======== Supplied text

After the recall phase, we're left with a list of positive items (what a user clicked) and a huge number of negative items (what they didn't click). This creates a massive class imbalance.

#### The Problem: Imbalanced Data
The data is extremely imbalanced. For each positive click (label 1), there are thousands of negative examples (label 0). Training a model on this skewed data would lead it to simply predict "not clicked" for everything, resulting in a useless model.

#### The Solution: Downsampling
To solve this, we downsample the negative samples. This means we selectively choose a smaller number of negative examples to create a more balanced ratio between positive and negative data points. This serves two purposes:

- Mitigates Imbalance: It makes the ratio of positive to negative samples more manageable, allowing the model to learn what a "click" looks like rather than just what a "non-click" looks like.

- Reduces Computation: It drastically reduces the size of the training dataset, which makes feature engineering and model training significantly faster.

Key Considerations for Downsampling
When performing negative downsampling, we follow these important rules:

1. Only the negative samples are downsampled. All positive samples should be retained.
2. After downsampling, ensure that all users and items that appeared in the original data are still present in the new, smaller dataset.
3. The ratio of positive to negative samples is a hyperparameter we need to tune. We will try different ratios to see what works best for your model.
4. Since downsampling changes the dataset, it's crucial to update our user recall lists to reflect the new data. This ensures that any subsequent features, especially those related to a user's position or history, are accurate.

In this context, we're performing the negative downsampling early because creating ranking features for the full, imbalanced dataset would be too slow. This strategic step helps make the entire process more efficient.

In [None]:
# Convert a recall list dictionary to a DataFrame format
def recall_dict_2_df(recall_list_dict):
    """
    Converts a recall list dictionary (recall_list_dict) to a DataFrame.
    Parameters:
        recall_list_dict (dict): A dictionary of recall lists, where keys are users
                                 and values are lists of recalled items.
    Returns:
        recall_list_df (pd.DataFrame): The converted DataFrame, containing users, items, and scores.

    """
    df_row_list = []  # [user, item, score]
    for user, recall_list in tqdm(recall_list_dict.items()):
        for item, score in recall_list:
            df_row_list.append([user, item, score])

    col_names = ['user_id', 'sim_item', 'score']
    recall_list_df = pd.DataFrame(df_row_list, columns=col_names)

    return recall_list_df

In [None]:
# The negative sampling function, where the sampling ratio can be controlled. A default value is provided here.

================

# Task description
Pick up the notebook excerpt on negative downsampling after its last line and keep writing it.

======== Provided material

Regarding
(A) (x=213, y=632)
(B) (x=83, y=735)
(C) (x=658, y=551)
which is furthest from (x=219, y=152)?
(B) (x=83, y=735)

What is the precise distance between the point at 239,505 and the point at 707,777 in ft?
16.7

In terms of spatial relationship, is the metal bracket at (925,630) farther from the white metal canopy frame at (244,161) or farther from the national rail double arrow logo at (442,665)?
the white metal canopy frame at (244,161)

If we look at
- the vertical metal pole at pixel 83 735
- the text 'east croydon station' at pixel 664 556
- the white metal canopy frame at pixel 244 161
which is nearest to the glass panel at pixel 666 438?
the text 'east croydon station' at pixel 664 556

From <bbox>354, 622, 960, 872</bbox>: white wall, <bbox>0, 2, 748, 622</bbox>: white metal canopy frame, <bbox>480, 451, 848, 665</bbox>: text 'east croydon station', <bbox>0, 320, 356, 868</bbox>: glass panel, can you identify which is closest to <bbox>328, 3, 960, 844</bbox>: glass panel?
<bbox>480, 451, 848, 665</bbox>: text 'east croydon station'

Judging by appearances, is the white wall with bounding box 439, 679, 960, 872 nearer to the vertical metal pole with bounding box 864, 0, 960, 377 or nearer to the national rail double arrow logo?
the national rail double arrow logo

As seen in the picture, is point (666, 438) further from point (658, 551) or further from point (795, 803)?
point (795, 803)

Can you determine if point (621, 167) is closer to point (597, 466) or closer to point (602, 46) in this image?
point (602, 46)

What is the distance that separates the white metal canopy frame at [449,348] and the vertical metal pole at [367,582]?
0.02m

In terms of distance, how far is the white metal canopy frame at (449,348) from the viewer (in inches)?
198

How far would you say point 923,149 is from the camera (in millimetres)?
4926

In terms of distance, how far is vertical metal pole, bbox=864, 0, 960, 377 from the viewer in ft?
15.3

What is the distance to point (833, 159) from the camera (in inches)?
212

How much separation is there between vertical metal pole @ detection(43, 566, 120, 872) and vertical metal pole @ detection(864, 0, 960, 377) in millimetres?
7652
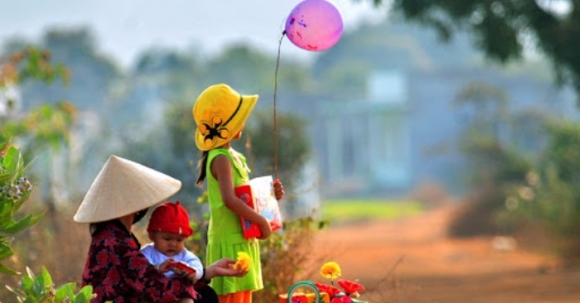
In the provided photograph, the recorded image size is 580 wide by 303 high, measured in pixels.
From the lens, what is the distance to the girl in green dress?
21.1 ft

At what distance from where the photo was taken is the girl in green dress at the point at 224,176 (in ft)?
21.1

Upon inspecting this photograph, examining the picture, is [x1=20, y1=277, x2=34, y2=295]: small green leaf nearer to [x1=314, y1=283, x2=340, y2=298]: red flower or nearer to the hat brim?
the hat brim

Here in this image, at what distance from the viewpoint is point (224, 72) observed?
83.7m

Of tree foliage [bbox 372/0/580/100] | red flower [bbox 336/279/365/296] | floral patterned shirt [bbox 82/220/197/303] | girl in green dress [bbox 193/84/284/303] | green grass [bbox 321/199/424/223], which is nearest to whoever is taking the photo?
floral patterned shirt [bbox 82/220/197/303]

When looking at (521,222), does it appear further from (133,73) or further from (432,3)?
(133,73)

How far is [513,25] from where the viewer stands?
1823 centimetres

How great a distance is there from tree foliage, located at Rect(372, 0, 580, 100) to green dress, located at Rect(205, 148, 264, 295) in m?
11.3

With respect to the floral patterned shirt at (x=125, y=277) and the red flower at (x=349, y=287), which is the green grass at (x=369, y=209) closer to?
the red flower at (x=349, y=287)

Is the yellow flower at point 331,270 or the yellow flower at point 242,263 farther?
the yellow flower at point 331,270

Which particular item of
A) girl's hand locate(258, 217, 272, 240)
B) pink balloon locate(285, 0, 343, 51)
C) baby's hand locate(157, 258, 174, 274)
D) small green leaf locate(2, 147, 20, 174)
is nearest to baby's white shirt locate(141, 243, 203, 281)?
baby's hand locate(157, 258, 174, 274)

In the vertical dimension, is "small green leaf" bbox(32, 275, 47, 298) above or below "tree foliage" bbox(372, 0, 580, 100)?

================
======== Provided material

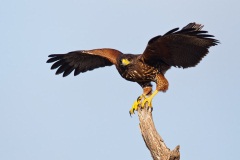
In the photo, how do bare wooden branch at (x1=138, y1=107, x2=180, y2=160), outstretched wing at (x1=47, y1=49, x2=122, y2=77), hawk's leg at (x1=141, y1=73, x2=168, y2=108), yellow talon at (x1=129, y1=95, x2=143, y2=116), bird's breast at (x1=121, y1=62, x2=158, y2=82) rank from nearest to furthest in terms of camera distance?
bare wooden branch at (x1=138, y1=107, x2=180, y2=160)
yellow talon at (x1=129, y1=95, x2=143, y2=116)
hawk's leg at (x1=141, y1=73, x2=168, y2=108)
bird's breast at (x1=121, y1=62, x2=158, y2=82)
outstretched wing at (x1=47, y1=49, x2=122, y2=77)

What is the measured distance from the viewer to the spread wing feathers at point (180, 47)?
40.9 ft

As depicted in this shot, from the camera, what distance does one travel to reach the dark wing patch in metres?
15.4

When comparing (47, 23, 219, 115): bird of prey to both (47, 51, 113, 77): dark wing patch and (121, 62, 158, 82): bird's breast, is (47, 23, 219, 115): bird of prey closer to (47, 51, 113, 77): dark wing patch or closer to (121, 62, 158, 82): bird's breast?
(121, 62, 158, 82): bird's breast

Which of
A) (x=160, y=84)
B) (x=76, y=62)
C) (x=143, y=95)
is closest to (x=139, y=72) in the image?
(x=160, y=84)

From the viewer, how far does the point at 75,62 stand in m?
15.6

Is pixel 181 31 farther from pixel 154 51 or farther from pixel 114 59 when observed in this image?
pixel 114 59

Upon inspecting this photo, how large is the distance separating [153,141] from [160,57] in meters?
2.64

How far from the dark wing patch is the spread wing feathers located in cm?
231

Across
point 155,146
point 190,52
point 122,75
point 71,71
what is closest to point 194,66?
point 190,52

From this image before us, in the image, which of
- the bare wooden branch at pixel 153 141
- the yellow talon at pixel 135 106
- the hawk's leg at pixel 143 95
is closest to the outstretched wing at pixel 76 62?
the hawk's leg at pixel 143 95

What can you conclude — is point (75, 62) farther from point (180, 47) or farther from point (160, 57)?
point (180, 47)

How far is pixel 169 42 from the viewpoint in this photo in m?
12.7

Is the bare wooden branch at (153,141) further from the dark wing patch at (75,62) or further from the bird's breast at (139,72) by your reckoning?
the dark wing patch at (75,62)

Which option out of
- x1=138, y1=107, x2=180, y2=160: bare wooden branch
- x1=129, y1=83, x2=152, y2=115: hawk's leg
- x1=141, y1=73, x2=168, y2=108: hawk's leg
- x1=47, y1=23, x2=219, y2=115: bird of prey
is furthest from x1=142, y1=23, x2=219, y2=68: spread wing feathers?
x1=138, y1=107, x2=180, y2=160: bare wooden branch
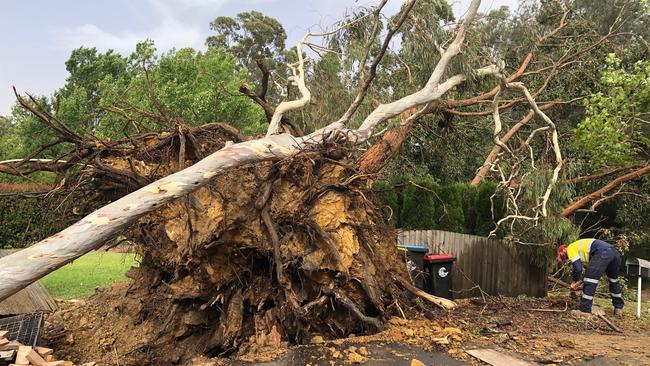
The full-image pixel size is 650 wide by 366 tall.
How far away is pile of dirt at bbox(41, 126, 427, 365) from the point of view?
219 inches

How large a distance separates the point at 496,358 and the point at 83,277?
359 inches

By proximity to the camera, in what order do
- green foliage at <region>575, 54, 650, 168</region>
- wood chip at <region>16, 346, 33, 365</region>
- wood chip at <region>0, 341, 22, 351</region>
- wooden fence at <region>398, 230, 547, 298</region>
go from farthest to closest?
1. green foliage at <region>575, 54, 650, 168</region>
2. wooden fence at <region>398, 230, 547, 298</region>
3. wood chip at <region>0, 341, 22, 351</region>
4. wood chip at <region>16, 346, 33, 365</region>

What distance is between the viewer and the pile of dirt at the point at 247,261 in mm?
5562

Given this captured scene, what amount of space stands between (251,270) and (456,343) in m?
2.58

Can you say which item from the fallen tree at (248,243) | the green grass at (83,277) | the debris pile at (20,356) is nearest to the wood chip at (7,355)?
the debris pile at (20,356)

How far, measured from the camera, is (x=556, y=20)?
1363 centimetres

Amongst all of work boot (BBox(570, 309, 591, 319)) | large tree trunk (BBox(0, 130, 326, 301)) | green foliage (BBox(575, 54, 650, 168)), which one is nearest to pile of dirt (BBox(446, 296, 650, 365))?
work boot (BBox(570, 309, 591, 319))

================

# Task response
def neg_sample_recall_data(recall_items_df, sample_rate=0.001):
    pos_data = recall_items_df[recall_items_df['label'] == 1]
    neg_data = recall_items_df[recall_items_df['label'] == 0]

    print('pos_data_num:', len(pos_data), 'neg_data_num:', len(neg_data), 'pos/neg:', len(pos_data)/len(neg_data))

    # Grouped sampling function
    def neg_sample_func(group_df):
        neg_num = len(group_df)
        sample_num = max(int(neg_num * sample_rate), 1)  # Ensure at least one sample is taken.
        sample_num = min(sample_num, 5)  # Ensure a maximum of 5 samples; this can be adjusted.
        return group_df.sample(n=sample_num, replace=True)

    # Perform negative sampling on a per-user basis, ensuring all users are in the sampled data.
    neg_data_user_sample = neg_data.groupby('user_id', group_keys=False).apply(neg_sample_func)
    # Perform negative sampling on a per-item basis, ensuring all items are in the sampled data.
    neg_data_item_sample = neg_data.groupby('sim_item', group_keys=False).apply(neg_sample_func)

    # Merge the sampled data from both of the above cases.
    neg_data_new = neg_data_user_sample.append(neg_data_item_sample)
    # Since the two operations above were separate, some data points might be duplicated.
    # We must remove duplicates from the merged data.
    neg_data_new = neg_data_new.sort_values(['user_id', 'score']).drop_duplicates(['user_id', 'sim_item'], keep='last')

    # Merge with the positive samples.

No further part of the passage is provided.